At 25,Kiran Ramesh Chandra Jatav might possibly be the youngest candidate in the UP elections. And by that age,she has already been let down by a party she once idolised and gone on to join another.
Kiran,a postgraduate in political science,and her Dalit family used to be ardent BSP supporters and admirers of Mayawati. That changed in 2008,after Kiran arrived in Lucknow hoping to meet Mayawati and complain that the district administration had refused pensions to about 250 women of her Lala Mohammadpur village in Meerut.
She was denied access to Mayawati. She started a dharna in front of the Assembly and was sent to jail. It was the Samajwadi Party that intervened and arranged legal help for her release 15 days later.
She has been dedicated to the SP since,participating in its programmes. The party has now fielded her from Hapur,a seat held by the BSP.
The party cleared my name last May, she says.
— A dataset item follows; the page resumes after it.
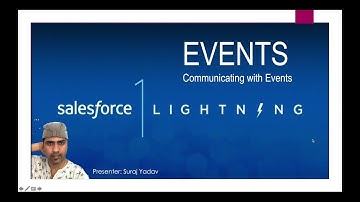 Salesforce Lightning Event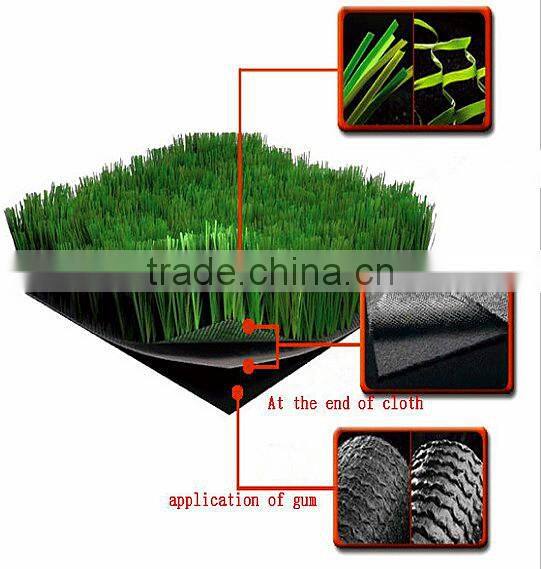 SJ218011 PE high quality football grass mat artificial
In my speeches,I tell people I will be their postwoman and raise their issues in the Assembly.
Kiran,daughter of Shyam Kor Devi and Ramesh Chandra,who works as a guard,is the youngest of six children,four of them girls. Hapur being 25km from home,she has rented a house to run her campaign.
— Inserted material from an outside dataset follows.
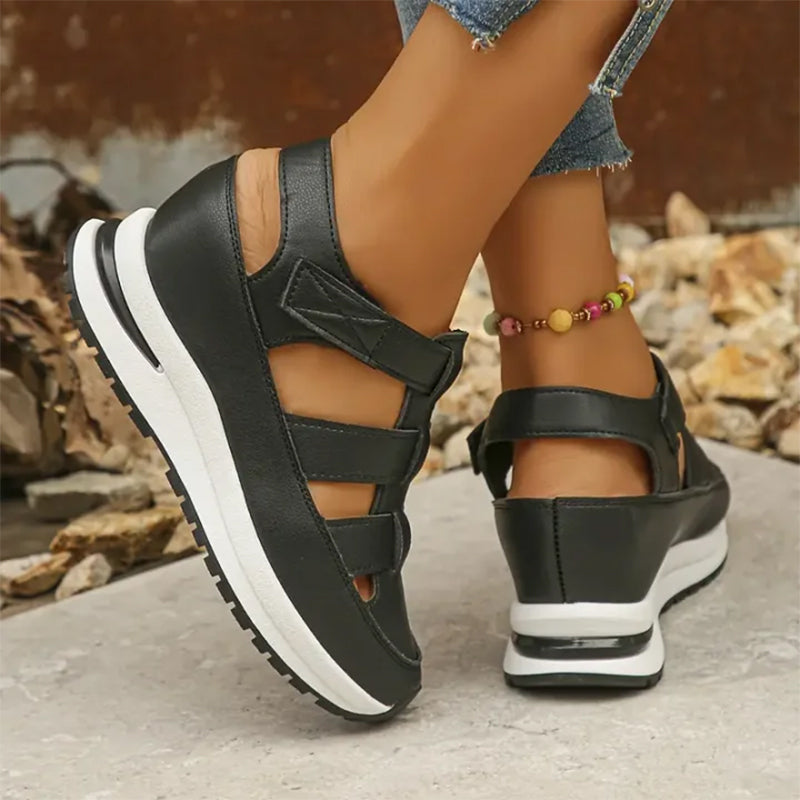 Jocelyn - Sporty Platform Sandals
Her first tryst with politics came when she was visiting her sister Suneeta in Meerut in 2008. Some elderly women approached her,hoping that she,being educated,could help them get their pensions. She helped 250 women fill up forms but the social welfare officer wouldnt accept them,saying they didnt have the funds.
When the district magistrate too pleaded helplessness,she sat on a fast,calling it off four days later when officials promised to hold a camp within three days. At the camp,however,all but seven of the forms were rejected.
That October,Kiran set off on a bicycle procession to Lucknow and met the OSD to the CM. The latter assured a solution in 15 days,the police sent her back to Meerut,and the deadline passed.
As Kiran kept on staging dharnas,her elders frequently scolded her and she started living with her sister in Meerut. In December,she set off on a padyatra to meet the CM and reached Lucknow in a fortnight. Before arresting them for the dharna outside the Assembly,she alleges,the police beat them up.
It was after their release 15 days later that she learnt about the legal assistance arranged by Mulayam Singh Yadav and his son Akhilesh. She met and thanked Mulayam,and was soon participating in party events.
Once,she tied a rakhi to Akhileshs wrist. The purpose was to drive home the point that Yadavs and Jatavs can come on the same platform, she says.
The ticket came after she had applied forone,on the advice of a senior SP leader. And the elders in her family,who were once angry about her agitations,are now joyfully helping in the campaign.